You know that song, “If a body catch a body comin’ through the rye”?…

His little sister Phoebe interrupts

It’s “If a body meet a body coming through the rye”!’ It’s a poem. By Robert Burns.

Holden continues,

Anyway, I keep picturing all these little kids playing some game in this big field of rye and all. Thousands of little kids, and nobody’s around – nobody big, I mean – except me. And I’m standing on the edge of some crazy cliff. What I have to do, I have to catch everybody if they start to go over the cliff – I mean if they’re running and they don’t look where they’re going I have to come out from somewhere and catch them. That’s all I do all day. I’d just be the catcher in the rye and all. I know it’s crazy, but that’s the only thing I’d really like to be.

J.D. Salinger defies understanding but people keep trying. There's a new book and movie called "Salinger" that promises to give us a glimpse, finally, of the man and author who lived in isolation. A read-worthy review of the new book and movie is in the current New Yorker.

That Salinger was wounded, like many of a generation, by combat is obvious; that it “explains” everything he wrote after is the kind of five-cent psychiatry that gives a bad name to nickels. (In any case, as the authors admit, Salinger already had six or so chapters of the book finished before he set foot in France, while the Holdenish sensibility—if not Holden’s sweetness and essential helplessness—was shared by hundreds of artists of the period, most of whom had never held a rifle.)

In the review is a statement that made me say, "Yes!" out loud. Why is that so many times we can't just let a life lived be a life lived, or a song sung or a poem written? Here's the statement:

The subject of the book and documentary is not Salinger the writer but Salinger the star: exactly the identity he spent the last fifty years of his life trying to shed. Cast entirely in terms of celebrity culture and its discontents, every act of Salinger’s is weighed as though its primary purpose was to push or somehow extend his “reputation”—careerism is simply assumed as the only motive a writer might have.

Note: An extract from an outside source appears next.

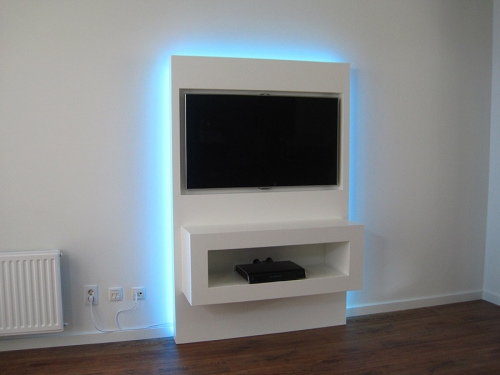 TV wand met LED verlichting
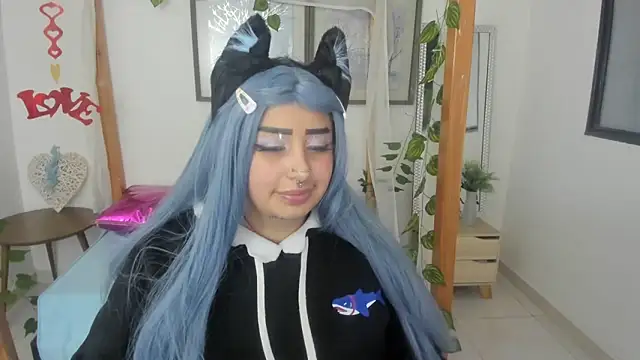 Snapshot of lussyevans24 chatting on March 16, 6:42 am lussyevans24 online show from March 16, 6:42 am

I will probably read this new book and will probably see the movie. I will do it with the same cynical eye and ear, that are dominate for me. And then I am sure I will say something like, "Why do we try to figure out who Salinger really was. He gave us Holden Caulfield. And he didn't feel like he needed to help us figure Holden out, he just let him be who he was.

Holden was important to me in sorting out adolescence and he is important to me in this second coming-of-age at 62.

Here’s one of my favorite parts of the book, Holden is remembering the Museum of Natural History. Read it and see what I mean.

The best thing, though, in that museum was that everything stayed right where it was. Nobody’d move. You could go there a hundred thousand times, and that Eskimo would still be just finished catching those two fish, the birds would still be on their way south, the deers would still be drinking out of that water hole, with their pretty antlers and their pretty, skinny legs, and that squaw with the naked bosom would still be weaving that same blanket. Nobody’d be different.The only thing that would be different would be you. Not that you’d be so much older or anything. It wouldn’t be that, exactly… I mean you’d be different in some way — I can’t explain what I mean. And even if I could, I’m not sure I’d feel like it.

Oh, and to those I should have caught and missed: I am sorry.